Researchers have developed new characterization methods to study the surface of electrodes used in a water splitting reaction.
Water splitting is widely regarded as a potentially interesting step towards realization of hydrogen storage, a renewable energy source that is carbon-free. During the process, water is split into hydrogen and oxygen, and hydrogen separates at the surface of the cathode electrode. The hydrogen can subsequently be separated from the electrode and stored in a hydrogen fuel cell for later use.
Hydrogen storage from water splitting is facing a number of technical and economic challenges. Among those challenges are anode corrosion under acidic condition and anodic polarization, that shorten material lifetimes, leading to increased costs of use. The oxidation becomes much less of a problem if the anode is made of certain special materials, such as iridium and its oxides or hydroxides. Because iridium is one of the scarcest elements on earth, efforts are underway to synthesize such materials and optimize their use in anodes. To develop such synthesis and optimization strategies it is vital to understand what drives stability and electrochemical activity in these materials. Now, researchers have developed new characterization methods to quantify the amount of the material, and location of active species participating in the reaction, on the surface of iridium oxide electrodes. Knowledge of these parameters is key to the characterization of existing electrodes and development of improved ones.
Image from Velasco-Velez et al, J. Am. Chem.
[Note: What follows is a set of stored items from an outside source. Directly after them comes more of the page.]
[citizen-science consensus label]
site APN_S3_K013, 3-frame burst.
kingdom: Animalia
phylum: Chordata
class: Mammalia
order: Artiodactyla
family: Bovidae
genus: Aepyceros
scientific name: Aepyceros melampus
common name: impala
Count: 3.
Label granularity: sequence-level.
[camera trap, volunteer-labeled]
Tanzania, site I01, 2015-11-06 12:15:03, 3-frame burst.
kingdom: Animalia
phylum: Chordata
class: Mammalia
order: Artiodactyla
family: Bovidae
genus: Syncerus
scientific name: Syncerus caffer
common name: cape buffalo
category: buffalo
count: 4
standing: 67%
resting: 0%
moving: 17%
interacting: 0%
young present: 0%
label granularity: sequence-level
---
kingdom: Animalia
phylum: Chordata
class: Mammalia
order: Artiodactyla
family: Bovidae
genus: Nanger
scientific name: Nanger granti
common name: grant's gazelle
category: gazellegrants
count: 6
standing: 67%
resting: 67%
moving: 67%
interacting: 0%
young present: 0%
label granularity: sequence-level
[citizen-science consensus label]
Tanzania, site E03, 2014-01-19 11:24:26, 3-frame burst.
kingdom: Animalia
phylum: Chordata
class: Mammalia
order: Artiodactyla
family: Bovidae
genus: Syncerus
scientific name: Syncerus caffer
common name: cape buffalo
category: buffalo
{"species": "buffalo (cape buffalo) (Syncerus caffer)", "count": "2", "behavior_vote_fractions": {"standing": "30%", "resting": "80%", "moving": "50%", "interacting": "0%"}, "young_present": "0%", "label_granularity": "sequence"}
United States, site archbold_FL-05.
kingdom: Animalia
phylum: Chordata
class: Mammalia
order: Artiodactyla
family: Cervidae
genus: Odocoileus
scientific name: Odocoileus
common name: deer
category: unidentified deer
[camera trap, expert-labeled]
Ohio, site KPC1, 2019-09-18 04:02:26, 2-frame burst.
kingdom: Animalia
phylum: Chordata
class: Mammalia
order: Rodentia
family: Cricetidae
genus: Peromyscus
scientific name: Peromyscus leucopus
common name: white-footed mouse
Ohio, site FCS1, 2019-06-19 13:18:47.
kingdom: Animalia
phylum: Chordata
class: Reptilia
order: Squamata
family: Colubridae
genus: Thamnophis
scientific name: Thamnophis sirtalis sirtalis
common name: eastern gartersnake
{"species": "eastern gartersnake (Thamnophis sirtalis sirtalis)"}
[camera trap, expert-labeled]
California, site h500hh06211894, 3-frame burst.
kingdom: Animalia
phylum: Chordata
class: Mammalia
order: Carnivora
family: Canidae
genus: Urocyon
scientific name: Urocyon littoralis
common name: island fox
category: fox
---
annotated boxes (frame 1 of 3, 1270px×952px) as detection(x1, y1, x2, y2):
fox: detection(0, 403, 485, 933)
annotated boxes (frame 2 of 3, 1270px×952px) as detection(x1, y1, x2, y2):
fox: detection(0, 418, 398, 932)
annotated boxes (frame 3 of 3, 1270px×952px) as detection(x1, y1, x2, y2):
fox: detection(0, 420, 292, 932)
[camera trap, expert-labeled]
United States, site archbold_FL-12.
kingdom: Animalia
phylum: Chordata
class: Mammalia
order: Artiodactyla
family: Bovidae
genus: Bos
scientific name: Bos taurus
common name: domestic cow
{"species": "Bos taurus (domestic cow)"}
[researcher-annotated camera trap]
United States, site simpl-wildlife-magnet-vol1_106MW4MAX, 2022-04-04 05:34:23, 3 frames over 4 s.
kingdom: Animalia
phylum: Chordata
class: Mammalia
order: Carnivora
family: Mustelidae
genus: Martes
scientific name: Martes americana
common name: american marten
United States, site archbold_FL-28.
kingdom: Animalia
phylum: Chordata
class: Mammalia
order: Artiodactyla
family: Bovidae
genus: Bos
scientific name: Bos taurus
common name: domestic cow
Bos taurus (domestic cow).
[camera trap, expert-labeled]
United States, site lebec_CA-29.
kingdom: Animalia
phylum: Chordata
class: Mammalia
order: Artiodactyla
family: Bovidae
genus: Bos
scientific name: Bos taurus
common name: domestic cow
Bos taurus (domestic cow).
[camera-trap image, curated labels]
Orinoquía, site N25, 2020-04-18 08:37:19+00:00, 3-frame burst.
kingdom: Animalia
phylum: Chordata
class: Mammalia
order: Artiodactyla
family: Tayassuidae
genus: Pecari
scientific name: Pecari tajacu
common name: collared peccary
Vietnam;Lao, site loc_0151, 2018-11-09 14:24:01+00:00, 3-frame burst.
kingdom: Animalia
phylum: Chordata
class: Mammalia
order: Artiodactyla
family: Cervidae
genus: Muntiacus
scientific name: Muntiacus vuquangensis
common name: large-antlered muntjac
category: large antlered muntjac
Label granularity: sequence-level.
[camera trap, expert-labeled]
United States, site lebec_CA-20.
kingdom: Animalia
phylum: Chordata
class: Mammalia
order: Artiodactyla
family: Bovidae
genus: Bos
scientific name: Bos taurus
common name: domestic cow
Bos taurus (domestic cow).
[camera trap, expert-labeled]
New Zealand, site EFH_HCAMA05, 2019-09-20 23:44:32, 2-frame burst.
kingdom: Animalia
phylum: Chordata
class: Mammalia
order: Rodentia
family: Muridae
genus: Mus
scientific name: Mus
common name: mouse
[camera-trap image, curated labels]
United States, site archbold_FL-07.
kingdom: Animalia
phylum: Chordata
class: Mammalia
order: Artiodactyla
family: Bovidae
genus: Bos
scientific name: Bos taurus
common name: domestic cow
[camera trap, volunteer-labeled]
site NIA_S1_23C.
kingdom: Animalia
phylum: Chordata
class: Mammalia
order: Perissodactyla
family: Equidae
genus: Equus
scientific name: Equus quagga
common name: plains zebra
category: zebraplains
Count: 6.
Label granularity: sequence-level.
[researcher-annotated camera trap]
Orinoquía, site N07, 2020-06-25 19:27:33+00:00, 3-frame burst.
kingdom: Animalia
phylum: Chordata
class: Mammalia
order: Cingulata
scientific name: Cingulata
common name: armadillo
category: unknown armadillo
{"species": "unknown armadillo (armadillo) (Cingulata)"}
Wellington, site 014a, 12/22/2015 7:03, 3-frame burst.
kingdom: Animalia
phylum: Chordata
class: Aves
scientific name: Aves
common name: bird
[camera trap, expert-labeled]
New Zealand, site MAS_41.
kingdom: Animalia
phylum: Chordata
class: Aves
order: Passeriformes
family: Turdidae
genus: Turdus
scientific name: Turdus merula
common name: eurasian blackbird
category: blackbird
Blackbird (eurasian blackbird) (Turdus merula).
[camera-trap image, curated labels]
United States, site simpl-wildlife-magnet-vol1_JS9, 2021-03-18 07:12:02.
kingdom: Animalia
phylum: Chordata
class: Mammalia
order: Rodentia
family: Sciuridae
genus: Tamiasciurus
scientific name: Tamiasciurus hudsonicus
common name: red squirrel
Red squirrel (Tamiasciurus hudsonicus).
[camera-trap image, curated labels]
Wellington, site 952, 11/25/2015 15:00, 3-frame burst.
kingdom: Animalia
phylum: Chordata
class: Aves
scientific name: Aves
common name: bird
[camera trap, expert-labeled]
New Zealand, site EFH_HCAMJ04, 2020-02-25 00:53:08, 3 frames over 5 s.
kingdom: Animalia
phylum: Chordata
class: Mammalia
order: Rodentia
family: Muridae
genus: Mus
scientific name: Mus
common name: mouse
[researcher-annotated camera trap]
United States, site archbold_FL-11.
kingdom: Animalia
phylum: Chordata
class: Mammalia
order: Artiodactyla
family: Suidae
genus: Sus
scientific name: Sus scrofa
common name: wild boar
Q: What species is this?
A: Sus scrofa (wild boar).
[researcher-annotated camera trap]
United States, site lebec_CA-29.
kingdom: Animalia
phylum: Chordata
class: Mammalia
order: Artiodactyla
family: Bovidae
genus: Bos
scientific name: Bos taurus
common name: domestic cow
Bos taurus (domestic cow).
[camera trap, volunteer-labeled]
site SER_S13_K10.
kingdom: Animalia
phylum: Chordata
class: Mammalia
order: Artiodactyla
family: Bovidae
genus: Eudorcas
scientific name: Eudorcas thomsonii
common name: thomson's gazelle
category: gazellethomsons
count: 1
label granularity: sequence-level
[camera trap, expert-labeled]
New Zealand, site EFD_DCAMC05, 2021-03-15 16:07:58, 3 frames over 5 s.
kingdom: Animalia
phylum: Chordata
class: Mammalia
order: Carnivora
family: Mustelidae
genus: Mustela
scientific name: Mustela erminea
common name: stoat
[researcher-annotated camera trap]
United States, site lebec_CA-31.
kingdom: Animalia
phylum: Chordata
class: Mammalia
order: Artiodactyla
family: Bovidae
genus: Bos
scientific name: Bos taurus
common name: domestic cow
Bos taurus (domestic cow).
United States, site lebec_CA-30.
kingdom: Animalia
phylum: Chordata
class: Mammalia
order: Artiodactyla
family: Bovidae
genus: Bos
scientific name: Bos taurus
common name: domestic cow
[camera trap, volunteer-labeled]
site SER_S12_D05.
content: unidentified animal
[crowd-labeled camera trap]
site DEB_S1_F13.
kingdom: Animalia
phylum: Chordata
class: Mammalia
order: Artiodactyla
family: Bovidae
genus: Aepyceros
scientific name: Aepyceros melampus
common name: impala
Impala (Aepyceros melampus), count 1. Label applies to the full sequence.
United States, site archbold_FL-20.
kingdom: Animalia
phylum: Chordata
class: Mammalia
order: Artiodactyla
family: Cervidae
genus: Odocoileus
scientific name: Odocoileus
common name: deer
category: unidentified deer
Soc. 2021, 143, 32, 12524-12534, reproduced under a CC 4.0 license.
In a paper published recently in the Journal of the American Chemical Society, researchers from five different countries describe the combined use of operando X-ray absorption spectroscopy (XAS) with operando X-ray photoelectron spectroscopy (XPS) to provide complementary information on anode properties. They enhanced the amount of information collected from XAS by precise nanostructuring of the electrode, which increased its surface-to-bulk ratio. By combining these measurements with calculations, the nature of the active species and their distribution in the surface and near-surface region of the anode during the electrocatalytic oxidation of water was determined. In subsequent steps, the scientists performed XPS on the same electrodes in the presence of an electrolyte, thus in conditions under which the anode actually operated in a real water-splitting device. Aside from confirming the results obtained with XAS, they obtained further information that was not available from XAS alone, such as near-surface oxidation states. These two tools combined with each other and with ab-initio calculations provide a powerful new method that can be used to improve iridium-based electrodes for water splitting and hydrogen storage.
Graphene played an important enabling role in the research. Graphenea team members produced and transferred monolayer CVD graphene on top of silicon nitride membranes, and the graphene was used as an electrode owing to graphene’s good electrical conductivity and leak-tight sealing. The electrodes were decorated with iridium nanoparticles for the XAS and XPS studies. The ultrathin, yet structurally robust graphene served as an ideal support to study the active material with these methods.